His father and elder brothers were also poets. Arzoo was still in his teens when he started writing ghazals, nazms, and geets. But in those days no budding poet could aspire to earn name and fame unless he had an ‘Ustaad’ to back him. In fact, the tradition of ‘Ustad- Shagird’ was well entrenched and scrupulously adhered to in the early twentieth century. Arzoo’s ustad was Jalal Lakhnavi. When Jalal died in 1909, Arzoo was unanimously elected as his successor. Arzoo was a nationalist to the core. But even then the British Government honoured him for his contribution to Urdu poetry. The then Commissioner of Lucknow, Mr. John Darling, delivered a speech at Hardoi, highlighting Arzoo’s achievements as a poet. He also pinned a medal on Arzoo, but all this did not much please Arzoo. He wanted India free from British rule. Though Arzoo was born in a well-to- do family, he was not in very comfortable circumstances in his middle age.
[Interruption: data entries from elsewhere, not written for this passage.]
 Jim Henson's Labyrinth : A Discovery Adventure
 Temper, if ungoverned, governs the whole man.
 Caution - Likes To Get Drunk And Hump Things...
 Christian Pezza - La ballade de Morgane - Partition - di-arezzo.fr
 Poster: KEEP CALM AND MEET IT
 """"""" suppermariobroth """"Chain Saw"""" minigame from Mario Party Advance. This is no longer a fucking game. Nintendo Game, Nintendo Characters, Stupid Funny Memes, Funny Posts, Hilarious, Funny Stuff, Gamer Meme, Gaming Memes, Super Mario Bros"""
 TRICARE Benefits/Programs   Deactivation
So, he went to Calcutta, where he joined a theatre company called Corinthian Theatrical Company. He wrote several plays for this company and all of them were staged successfully. It was, however, his association with BN Sarkar’s New Theatres in Calcutta that proved to be the most creative period of his life. Those were the golden days of Hindi film music. Pankaj Mullick, K L Saigal, and K C Dey were then considered the trinity of Hindi film music. Arzoo wrote some of the finest lyrics for these singers. Lyrics which are considered classics of Hindi film music. In all, he wrote lyrics for about 20 films produced by New Theatres. Of these ‘Mukti’, ‘Street Singer’, ‘Doctor’, ‘Adhikar’, ‘President’, ‘Dushman’, ‘Kapal Kundala’, and ‘Lagan’ are well known. All these films were box-office hits of their time, and their songs became so popular that even today, more than seven decades after their first recording, these have not lost their popularity.
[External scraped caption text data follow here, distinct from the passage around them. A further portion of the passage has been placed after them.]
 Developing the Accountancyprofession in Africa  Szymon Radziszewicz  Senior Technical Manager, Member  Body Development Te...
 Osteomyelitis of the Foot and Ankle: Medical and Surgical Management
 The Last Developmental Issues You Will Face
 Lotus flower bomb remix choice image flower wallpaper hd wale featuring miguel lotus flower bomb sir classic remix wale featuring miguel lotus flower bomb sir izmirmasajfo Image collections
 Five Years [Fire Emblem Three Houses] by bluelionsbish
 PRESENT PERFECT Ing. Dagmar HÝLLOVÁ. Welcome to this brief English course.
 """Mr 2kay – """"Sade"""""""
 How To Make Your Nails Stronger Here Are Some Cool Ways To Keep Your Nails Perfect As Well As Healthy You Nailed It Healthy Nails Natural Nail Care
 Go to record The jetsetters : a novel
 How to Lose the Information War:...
Arzoo’s greatest contribution to Urdu language was his book ‘Nizam- e-Urdu’, which he painstakingly wrote over a period of twenty years. In this book he tried his hand at writing Urdu free from heavy Persian and Arabic words. He incorporated in their place simple Hindi words. Thus, Arzoo gave to Urdu a base of Hindi words. Arzoo’s book of poetry entitled ‘Sureeli Bansuri’ was written by him without using a single word of Arabic or Persian. ‘Sureeli Bansuri’ was published in both Urdu and Devnagri script. Arzoo supported the Swadeshi Movement and the NonCooperation movement. About charkha, he wrote “Chokha maal, khara bazaar, Kapda ban kar ho tayyar, sona chandi sab haath aaye, charkha bigde kaam banaaye”. In the early 1940s, Arzoo shifted from Calcutta to Bombay. Here he wrote lyrics for some films.
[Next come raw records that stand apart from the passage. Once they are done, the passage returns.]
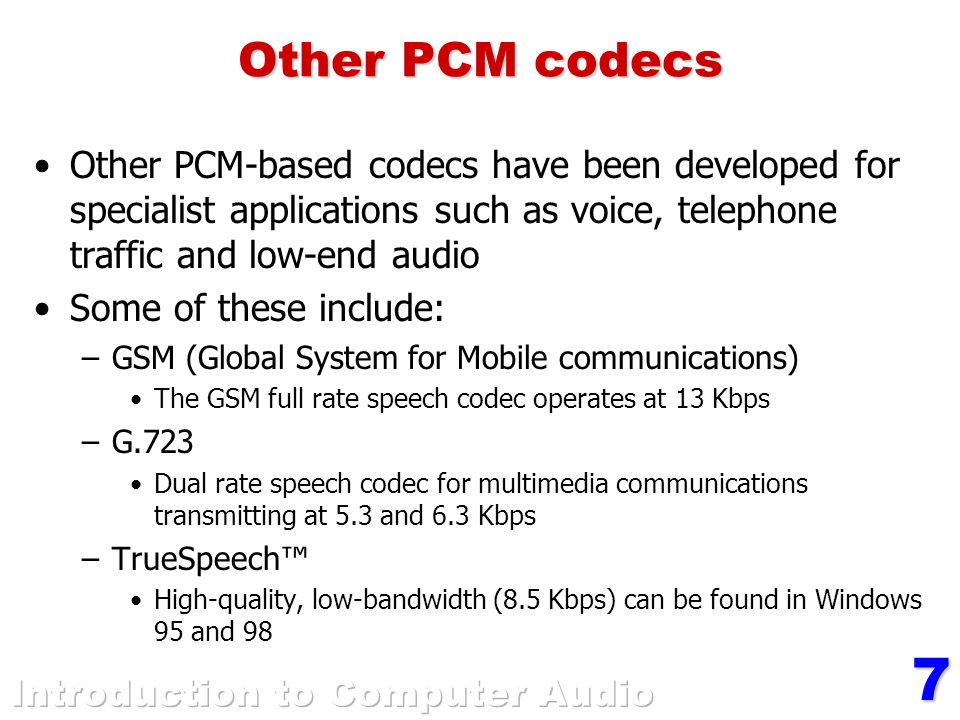 7 Other PCM codecs Other PCM-based codecs have been developed for specialist applications such as voice, telephone traffic and low-end audio Some of these include: –GSM (Global System for Mobile communications) The GSM full rate speech codec operates at 13 Kbps –G.723 Dual rate speech codec for multimedia communications transmitting at 5.3 and 6.3 Kbps –TrueSpeech™ High-quality, low-bandwidth (8.5 Kbps) can be found in Windows 95 and 98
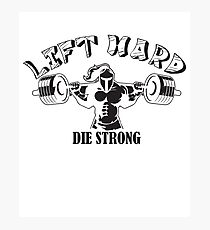 Lift Hard Die Strong Photographic Print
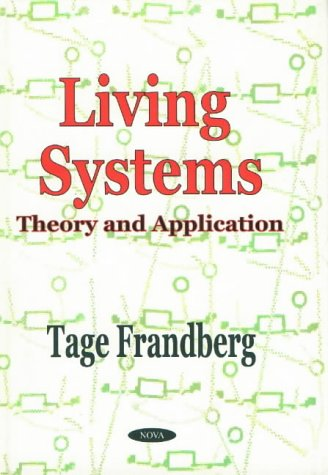 Living Systems: Theory and Application (Hardback): Tage Frandberg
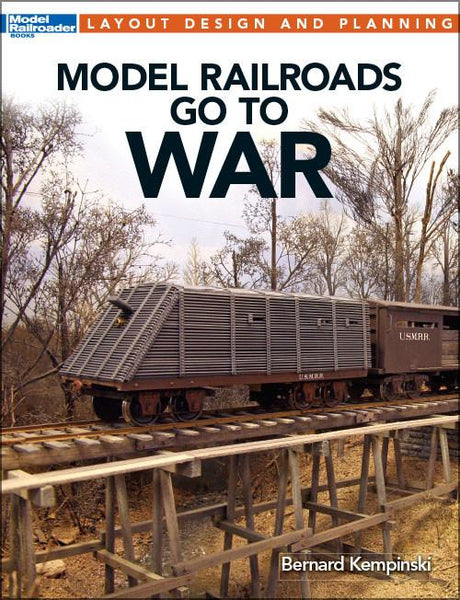 Kalmbach Books Layout Design & Planning Model Railroads Go to War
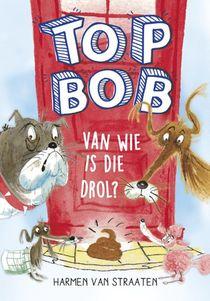 Top Bob - Van wie is die drol?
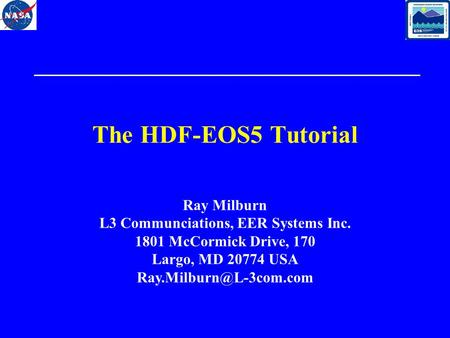 The HDF-EOS5 Tutorial Ray Milburn L3 Communciations, EER Systems Inc. 1801 McCormick Drive, 170 Largo, MD 20774 USA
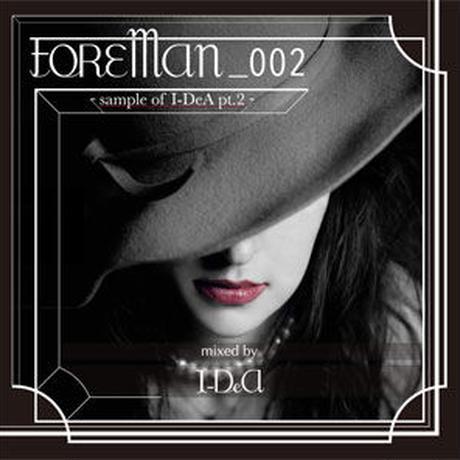 I-DeA - FOREMAN002 -sample of I-DeA pt.2- mixed by I-DeA [MIX CD] FOREMAN (2014)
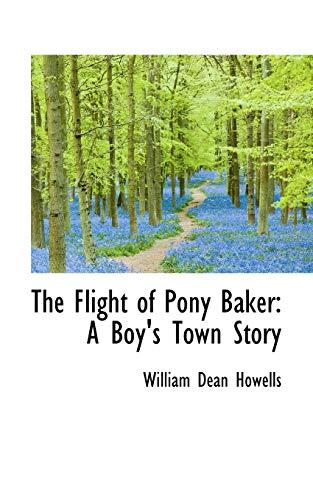 9781115547987: The Flight of Pony Baker: A Boy's Town Story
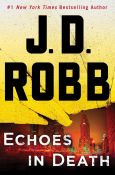 J.D. Robb - Echoes in Death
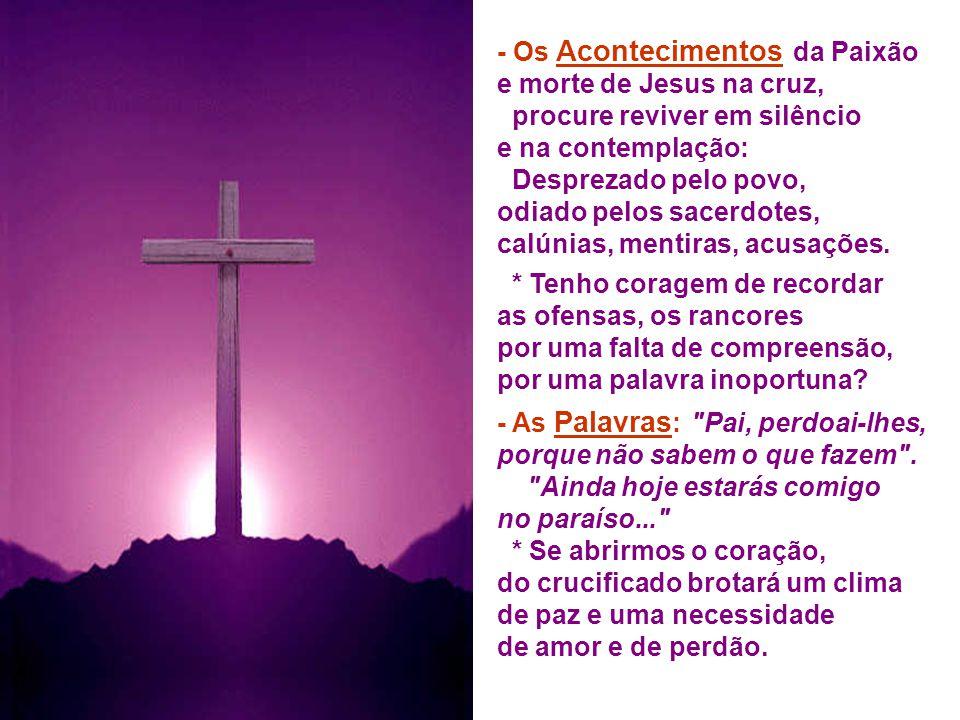 - Os Acontecimentos da Paixão e morte de Jesus na cruz, procure reviver em silêncio e na contemplação: Desprezado pelo povo, odiado pelos sacerdotes, calúnias, mentiras, acusações.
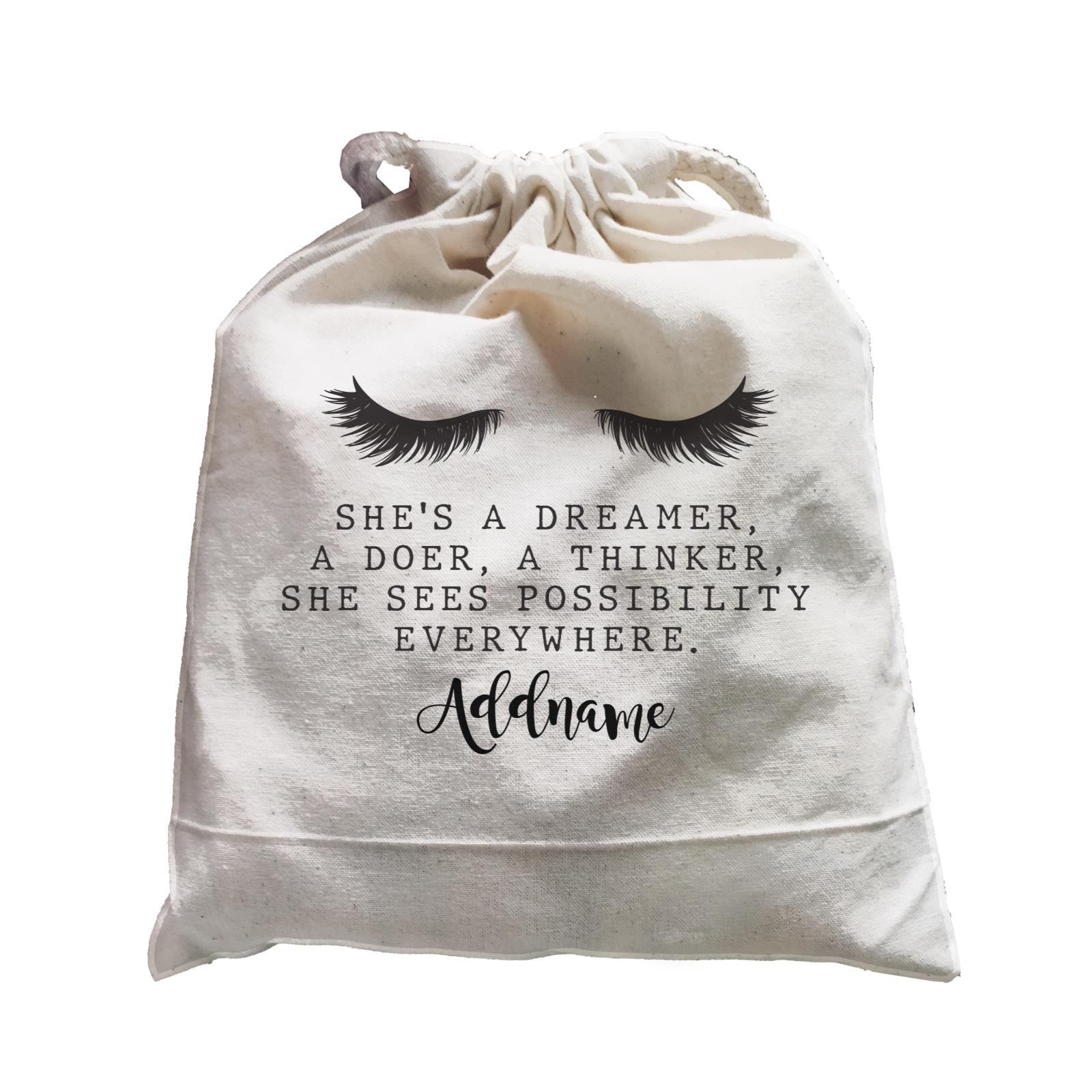 Make Up Quotes She's A Dreamer A Doer A Thinker Addname Satchel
The songs of Bombay Talkies’ film ‘Milan’ 5 (1946), starring Dilip Kumar, Ranjana, and Pahadi Sanyal were written by two lyricists, P L Santoshi and Arzoo Lakhnavi. The most popular song of this film, ‘Suhani beliya beeti jaye’ sung by Parul Ghosh was written by Arzoo. Some other Bollywood films for which Arzoo wrote the lyrics are Khel’, ‘Raat Ki Rani’, ‘Sawan Aaya Re’, ‘Beqasoor’, ‘Nakhre’, and a few more which now lie buried under the dust of time. His songs for ‘Beqasoor’ (1950) which were sung by Lata Mangeshkar and Rajkumari became very popular. For ‘Raat Ki Rani’ (1949), Arzoo wrote a ghazal which Mohammed Rafi sang in the fashion of a poet reciting his creation at a mushaira.